→ **Source passage**
————————
# Question about cooling an attic



## artys_only (Mar 29, 2005)

So here the question , I have a two story house about 2000 sq ft , on my roof I only have a whirlybird vent and soffit vents , seams like I have no draw to pull the hot air from the attic , I want to put two or 4 of those solar attic vents on the roof to help draw out the hot air , any one ever done it ? Is it hard to do it with a existing roof ? Do you just pull cut a hole up pull up the shingles and slide it under and nail it down and roof cement it around edges ? Any help would be great full !


----------



## RB II (Feb 26, 2009)

The key is to get fresh air circulating in the attic from the soffit vents to the roof vents (whirlybird). Almost without exception, there is no path between the two. To fix that buy some 4" lightweight PVC pipe. Cut it into 3' lengths. Push it between the top plate and roof deck of the exterior walls. Space out as close to the soffit vents as feasible. The heat convection alone will draw large amounts of air.


----------



## FINNFOWLER (Sep 2, 2004)

HydraSports said:


> The key is to get fresh air circulating in the attic from the soffit vents to the roof vents (whirlybird). Almost without exception, there is no path between the two. To fix that buy some 4" lightweight PVC pipe. Cut it into 3' lengths. Push it between the top plate and roof deck of the exterior walls. Space out as close to the soffit vents as feasible. The heat convection alone will draw large amounts of air.


Could you take a picture or draw this up? I am not comprehending what you are explaining. I only have ridge vents.


----------



## artys_only (Mar 29, 2005)

There is a gap from the soffit vents so air can move it just doesn't , I figure by placing a couple of these on the south and west side it would help draw the air up and out , making more air flow in the attic making it cooler ?


----------



## jtburf (May 26, 2004)

artys only said:


> So here the question , I have a two story house about 2000 sq ft , on my roof I only have a whirlybird vent and soffit vents , seams like I have no draw to pull the hot air from the attic , I want to put two or 4 of those solar attic vents on the roof to help draw out the hot air , any one ever done it ? Is it hard to do it with a existing roof ? Do you just pull cut a hole up pull up the shingles and slide it under and nail it down and roof cement it around edges ? Any help would be great full !
————————
→ **Activity**
Resume the forum thread on cooling an attic from the point where it stops.

(Entries from a data source)
————————
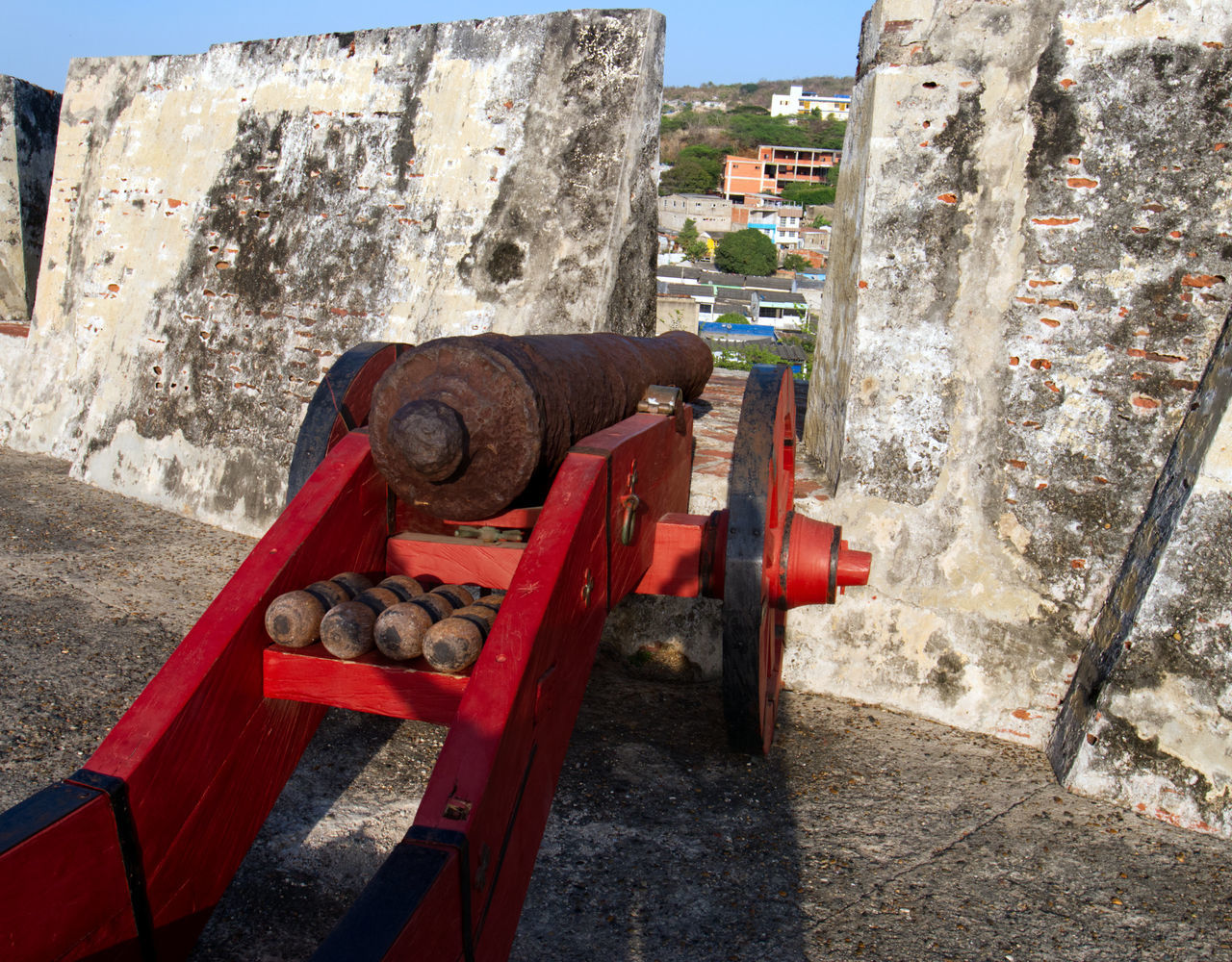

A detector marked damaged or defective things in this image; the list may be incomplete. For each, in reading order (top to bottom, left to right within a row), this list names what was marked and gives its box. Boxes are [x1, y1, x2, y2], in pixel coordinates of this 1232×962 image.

rusty cannon barrel [367, 332, 714, 524]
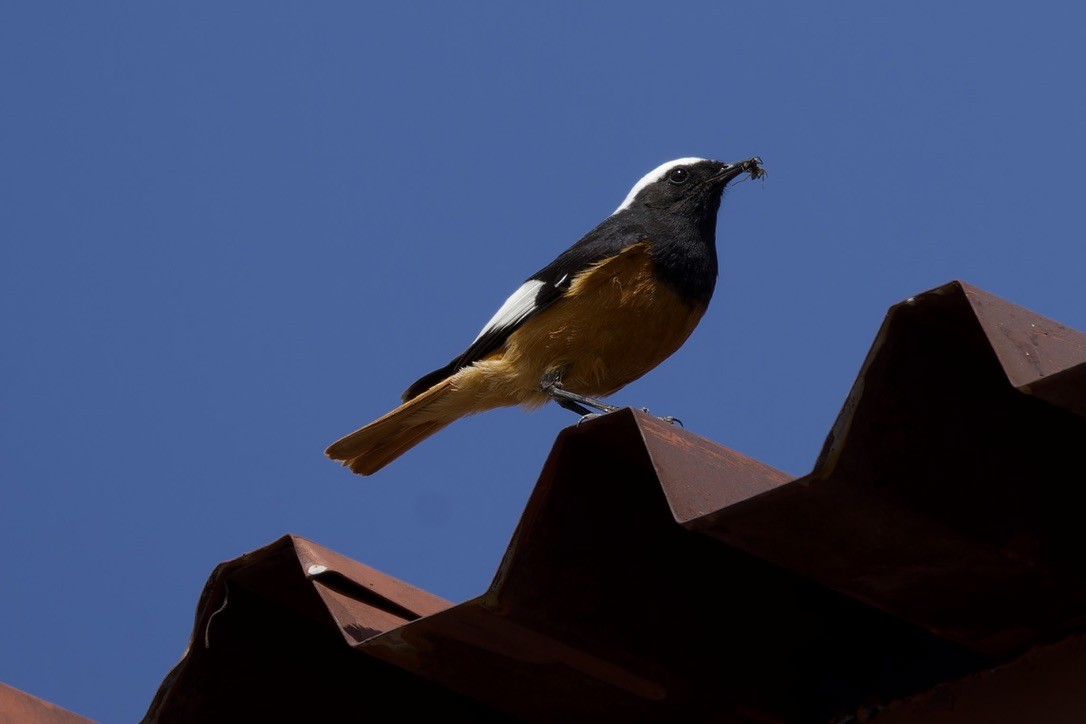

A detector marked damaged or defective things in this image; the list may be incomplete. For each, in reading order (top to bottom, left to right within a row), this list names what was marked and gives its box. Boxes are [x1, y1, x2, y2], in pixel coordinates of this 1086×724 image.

rusty brown roof [140, 280, 1086, 720]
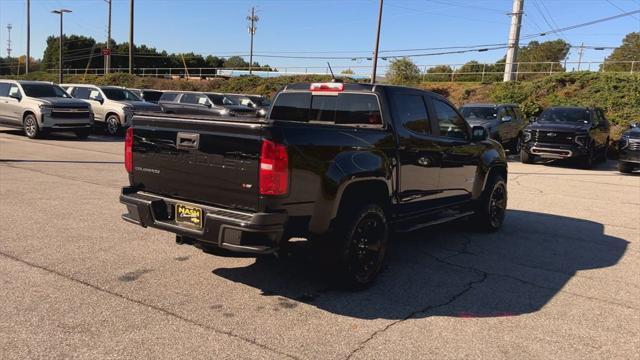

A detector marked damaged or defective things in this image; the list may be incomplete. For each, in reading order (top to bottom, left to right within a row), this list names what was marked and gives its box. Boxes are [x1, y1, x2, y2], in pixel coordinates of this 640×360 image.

cracked pavement [0, 128, 636, 358]
pavement crack seal [0, 250, 302, 360]
pavement crack seal [348, 258, 488, 358]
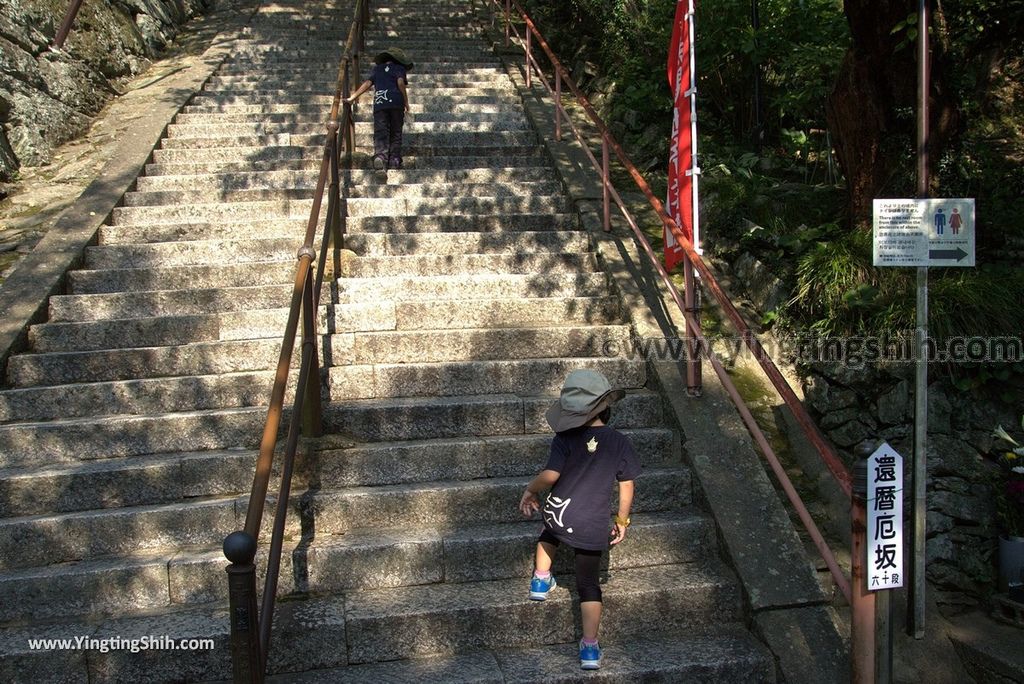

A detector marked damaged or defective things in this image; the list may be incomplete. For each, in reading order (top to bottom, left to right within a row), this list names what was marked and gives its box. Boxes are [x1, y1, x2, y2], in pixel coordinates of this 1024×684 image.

rusty red handrail [226, 0, 370, 679]
rusty red handrail [495, 0, 856, 602]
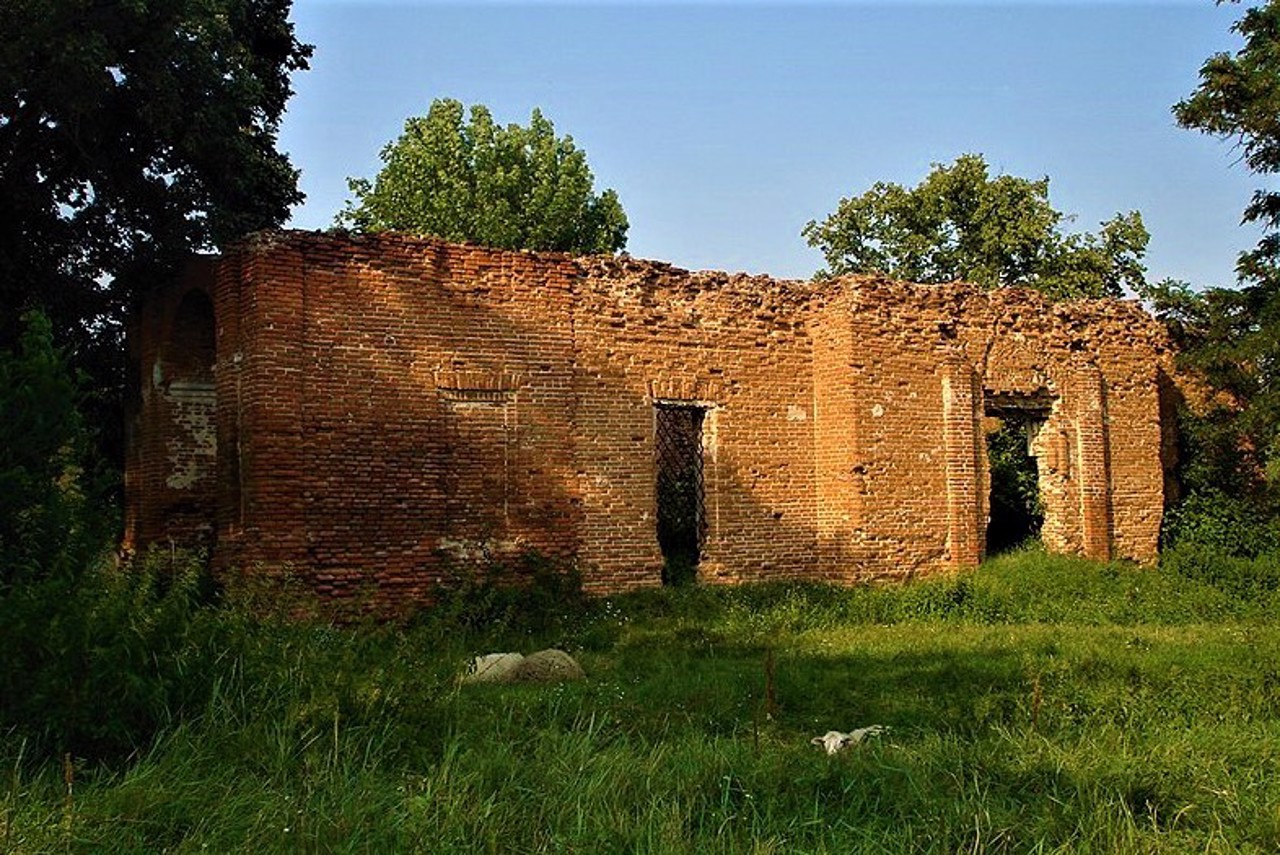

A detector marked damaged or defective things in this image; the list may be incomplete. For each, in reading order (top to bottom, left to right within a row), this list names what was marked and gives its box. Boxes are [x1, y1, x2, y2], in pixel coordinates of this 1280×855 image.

crack in brickwork [124, 229, 1172, 606]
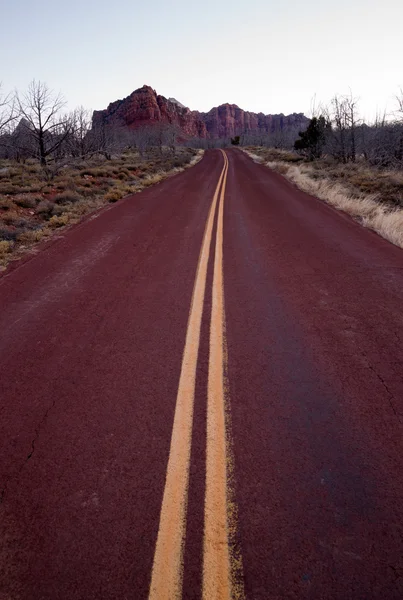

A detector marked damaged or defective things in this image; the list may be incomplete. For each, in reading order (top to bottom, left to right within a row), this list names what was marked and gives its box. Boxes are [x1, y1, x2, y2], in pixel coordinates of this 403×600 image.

road surface crack [0, 398, 56, 506]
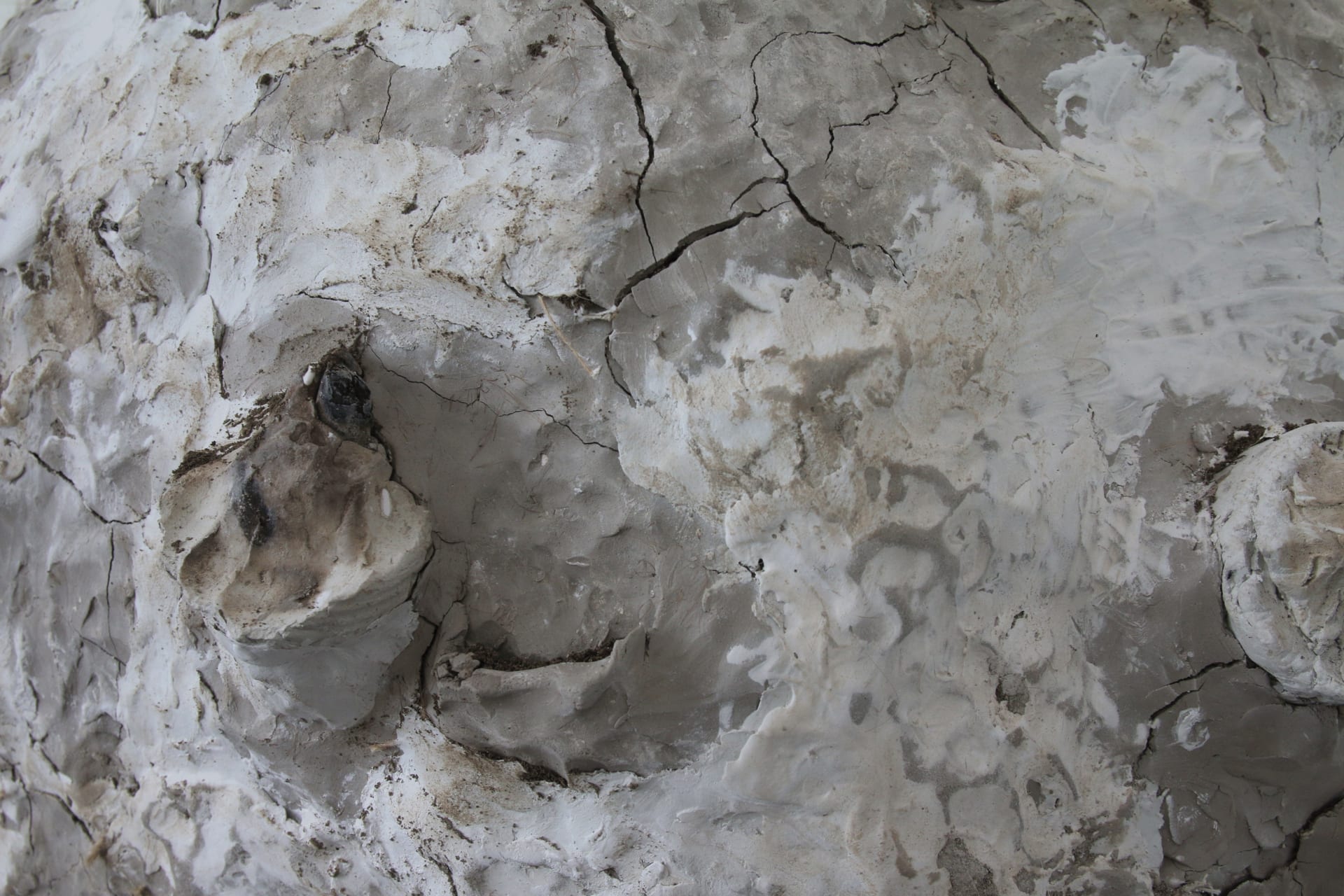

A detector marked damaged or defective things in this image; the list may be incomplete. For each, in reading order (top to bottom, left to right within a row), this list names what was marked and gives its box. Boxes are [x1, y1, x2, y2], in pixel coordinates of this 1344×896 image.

charred black fragment [314, 357, 373, 440]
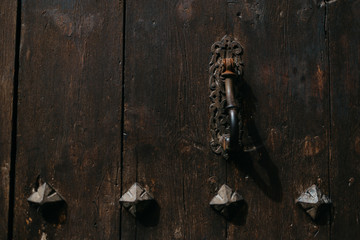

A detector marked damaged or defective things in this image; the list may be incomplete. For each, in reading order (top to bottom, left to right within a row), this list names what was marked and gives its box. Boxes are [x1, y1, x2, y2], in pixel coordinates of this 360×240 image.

rusted metal hardware [208, 34, 245, 158]
rusted metal hardware [28, 179, 65, 205]
rusted metal hardware [119, 184, 155, 218]
rusted metal hardware [210, 184, 243, 219]
rusted metal hardware [296, 184, 330, 219]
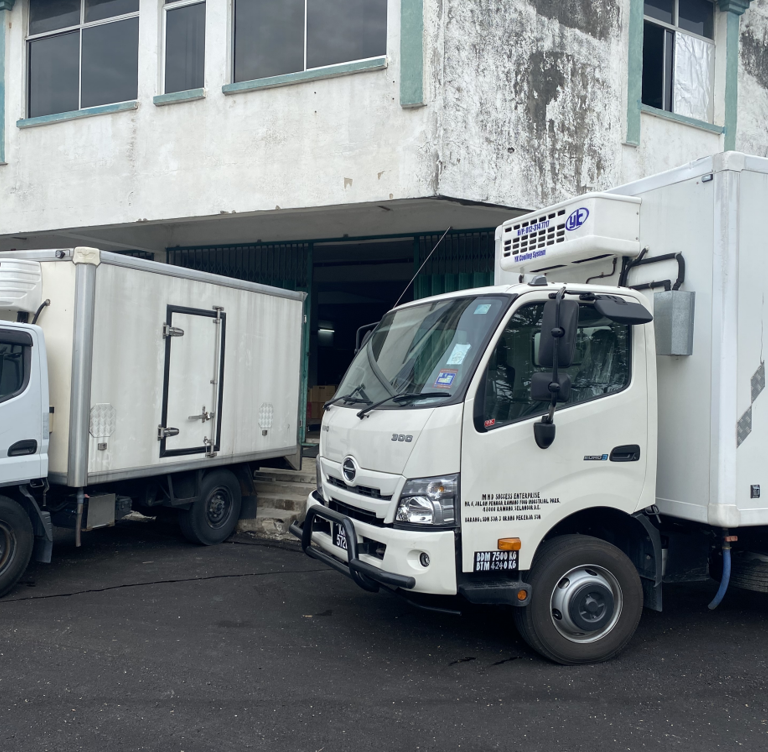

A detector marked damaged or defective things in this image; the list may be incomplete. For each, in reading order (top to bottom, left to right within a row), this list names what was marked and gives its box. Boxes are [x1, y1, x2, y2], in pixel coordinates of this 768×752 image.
————————
→ **Result for this exercise**
 For starters you do not have enough soffit vents and I have never seen your house. Why you ask, no builder ever puts enough in.

Get in the attic and pull the insulation away from the roof between the joist, then add 100% more soffit vents and staple them in place along all sides of your eves.

Two problems exist. 
1 builders never install enough venting to properly vent an attic.

2 insulation crews fill the gap between the joist with insulation thus blocking any air flow that is even possible.

Attic breeze makes some real nice solar fans, http://www.atticbreeze.net/

See the picture below.

John


----------



## GT11 (Jan 1, 2013)

What jtburf said...

To cool that space you need air exchanges, which means you need enough intake vents and enough exhaust vents. It all comes down to the surface area of the vents. If you only have one whirly brid, it sounds like you don't have enough exhaust area even without knowing the sq footage of the soffit vents.

I don't know the calcs off hand, but if you search the net, you can find the vent area needed (intake and exhaust) to cool that size attic.


----------



## artys_only (Mar 29, 2005)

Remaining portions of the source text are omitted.